If a device draws only its required amount of current from a supply.

If you struck a LED with lightning, would it only draw 20mA or would it vapourise?
Unless you know of current-regulated LEDs (?) what goes through them is related to how hard you "push" in Volts. You need to control current with LEDs as they've got little resistance, unlike filament bulbs for example.

L

There are, indeed, current-regulated LEDs. They have a minimum voltage and a maximum voltage, and will draw their rated current from any supply between those limits. They are really handy when driving a series string of LEDs; just put one constant-current unit in the string, and make sure that the supply voltage is high enough (CCLED minimum + (number of ordinary LEDs * forward drop of an ordinary LED). This is especially good for automotive applications, where the supply voltage can vary. Sometimes you can get away with operating an ordinary LED without a series resistor. The current will be limited by the internal resistance of the source, and the LED will get hot, increasing its forward drop. Not something to depend on unless you have detailed information about the LED and the battery.

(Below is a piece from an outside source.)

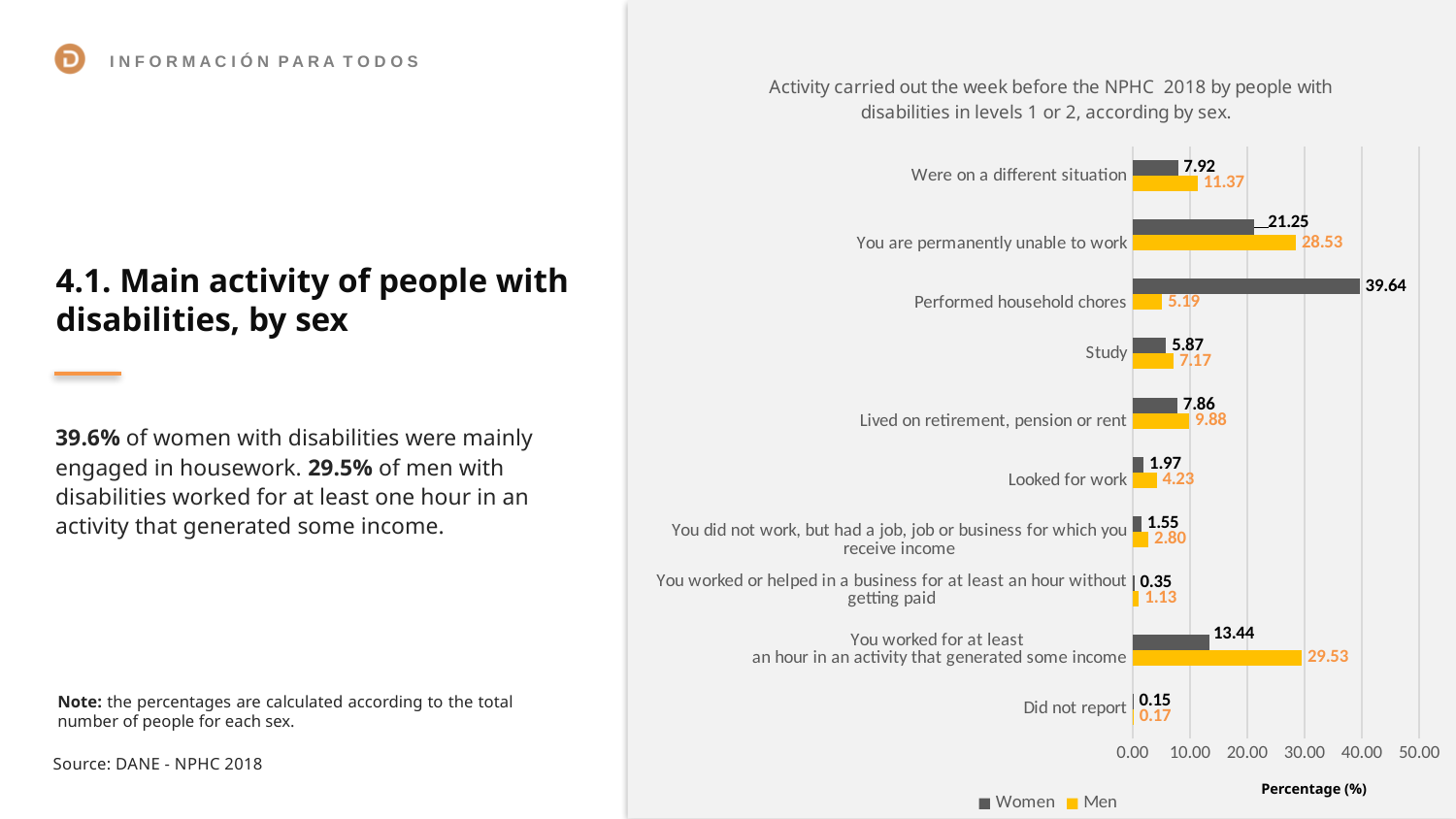
Is the value for Women for 'You are permanently unable to work' greater or less than 20.00? greater What kind of chart is shown on the slide? Bar chart What is the value for Women for 'Performed household chores'? 39.64 Which category has the highest value for Women? Performed household chores How many categories are shown on the chart? 10 How many series does the legend list? 2 Which is larger for 'Study': the value for Women or the value for Men? Men What is the difference between the Men and Women values for 'Looked for work'? 2.26 What is the value for Men for 'You worked for at least an hour in an activity that generated some income'? 29.53 What is the label of the horizontal axis? Percentage (%) Which category has the lowest value for Men? Did not report What is the value for Men for 'You are permanently unable to work'? 28.53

It's because very few times can you run them at exactly the right voltage. I you look at an led calculator and plug in 3 volts power supply, 3 volt led, 25 ma it will show a resistor of 1 ohm. That is nothing. It doesn't even show up. A long piece of wire might have more resistance than that. It shows a resistance because the calculator has been programmed with one in there even if it's not needed.